Filed under Church Plant, Rants, Thoughts on Life with God, United Methodism

11 responses to “Failure to Launch: OKUMC’s history of church planting

  1. I know of a new church in the Ardmore district which had over 700 in worship on Easter 2011. It wasn’t a United Methodist Church. It’s about five years old.

  2. Good information — some of your numbers could be tweaked a little bit but it doesn’t change your overall point. El Reno has only two churches within city limits, but Mt. Zion UMC is just north and draws people from the community as well as those outside the city limits. Yukon, Mustang and Piedmont’s boundaries are a crazy-quilt; though Good Shepherd is in Yukon city limits it’s geographically closer to Mustang population centers. But even if you combined those three communities and averaged the numbers among all their churches you would still come out with large populations “covered” by each church.

    We had a similar discussion among some campus ministers a few years ago: You could make a case that OU and OSU are both small-city sized (between 23,000 and 25,000 students) but are served by only one full-time elder apiece.

    Definitely on board with your suggestions, and would add that we should start taking advantage of and supporting the gifts of our local pastors in areas that they can serve, in order to increase our pool of ministers and thus increase the pool of potential planters.

  3. aarontiger

    2 of the largest churches in Sequoyah County are non-denominational churches that are 3 and 11 years old respectively.

  4. aarontiger

    @Brett Thanks for your words. I had thought about including St. Andrews in Moore’s number, but then I realized if I opened that door, it could continue for a long time in the metro areas. I had not thought of campus ministry as small cities, but that is a good thought. One of the great things that Arkansas is doing is utilizing Local Pastor’s for church plantings, because they are the ones that have the gifts. They could also have pre-exegeted the community that is so vital.
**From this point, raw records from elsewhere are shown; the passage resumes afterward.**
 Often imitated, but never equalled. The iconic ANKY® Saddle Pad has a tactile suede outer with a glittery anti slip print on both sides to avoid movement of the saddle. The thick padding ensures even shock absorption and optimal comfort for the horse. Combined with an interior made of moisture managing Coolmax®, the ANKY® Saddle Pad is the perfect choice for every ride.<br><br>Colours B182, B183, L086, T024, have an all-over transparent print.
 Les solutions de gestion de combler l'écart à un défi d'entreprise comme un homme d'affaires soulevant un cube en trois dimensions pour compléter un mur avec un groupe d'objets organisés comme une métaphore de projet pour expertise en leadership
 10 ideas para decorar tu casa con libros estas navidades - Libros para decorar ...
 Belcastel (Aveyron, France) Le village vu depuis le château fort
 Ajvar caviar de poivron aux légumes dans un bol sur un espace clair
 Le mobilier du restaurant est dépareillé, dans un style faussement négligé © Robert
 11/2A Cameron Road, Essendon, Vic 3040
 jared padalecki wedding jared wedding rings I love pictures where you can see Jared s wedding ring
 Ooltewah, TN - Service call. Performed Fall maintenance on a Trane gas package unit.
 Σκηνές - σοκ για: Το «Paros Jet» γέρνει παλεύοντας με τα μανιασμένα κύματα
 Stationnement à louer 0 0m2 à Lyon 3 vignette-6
  5. Great post Aaron. I hope the information in this post and the passion behind it will be heard by those who are responsible for making these decisions. I hope it can then lead to resources being allocated for carrying out a vigorous church planting movement in our conference.

  6. I was really glad Jeremy Smith posted the link to this blog. I’m on CF&A and was a part of the decision to increase funding for new church starts to its current level. Agree that it should be more. Since our funding base is declining, that means cuts somewhere else. Any suggestions?

  7. Ed Trimmer

    Doesn’t Oklahoma have one of the worst percentage of congregants actually in worship on a Sunday morning in the entire UM church system? Anotherwords nobody is actually attending all these wonderful UM Churches in Oklahoma. Perhaps that is a better focus, to actually get the members of the churches to come to worship

  8. Good post! It started me thinking about our own Conference’s situation, Illinois Great Rivers Conf. While I was appointed to Danville Evangelical and Farmers Chapel UMCs, 1988-1991, Evan had structural damage and received an offer from Walgreens. They decided to accept the offer, and close. Most of them transferred to Farmers Chapel, which had been its mother church in the 1880s. I wrote a book on the history of Evan which was published and given to the members of the congregation. One interesting thing was at 1900 there were 11 churches in the area. Current to 1990, there were over 80 churches in the area, about 9 of which were UMC. Time passes and people change, yet the Church of Jesus Christ keeps moving forward! I certainly hope we will continue to listen and respond to the changing needs of the populations we hope to serve! ~Rev. Kathy McCafferty Rudolph, Illinois Great Rivers Conf., and 4 year resident in Tulsa!

  9. aarontiger

    @Scott & @Matt Thanks friends.
    @Charla Always helps to have Jeremy publicize one’s work. That is a great question. I only took a brief glance and approved the numbers at Conference, so I could not say for certain what to do, but my approach would be to look at the budget missionally. What are our priorities and focus, and then work from there. I’m sure this is being done already, but if we can agree as a conference that church planting is priority number 1 for the next 4 years, then it should be budgeted as such.
    @Ed while we do have a large, large number of members who are not in worship. We still have a very significant number of worshipers in our churches. My only critique on this particular blog on the existing churches is that we are relying on them way too much.
    @Kathy fascinating how God moves in churches and your particular context as well. One of our greatest failures in Methodism is moving to where there is the building instead of where there are the people.

  10. What underlying assumptions are you making about what it means to be the church?

    What does it mean to be a Christian in a community that is not growing?

    What does it mean to be a Christian?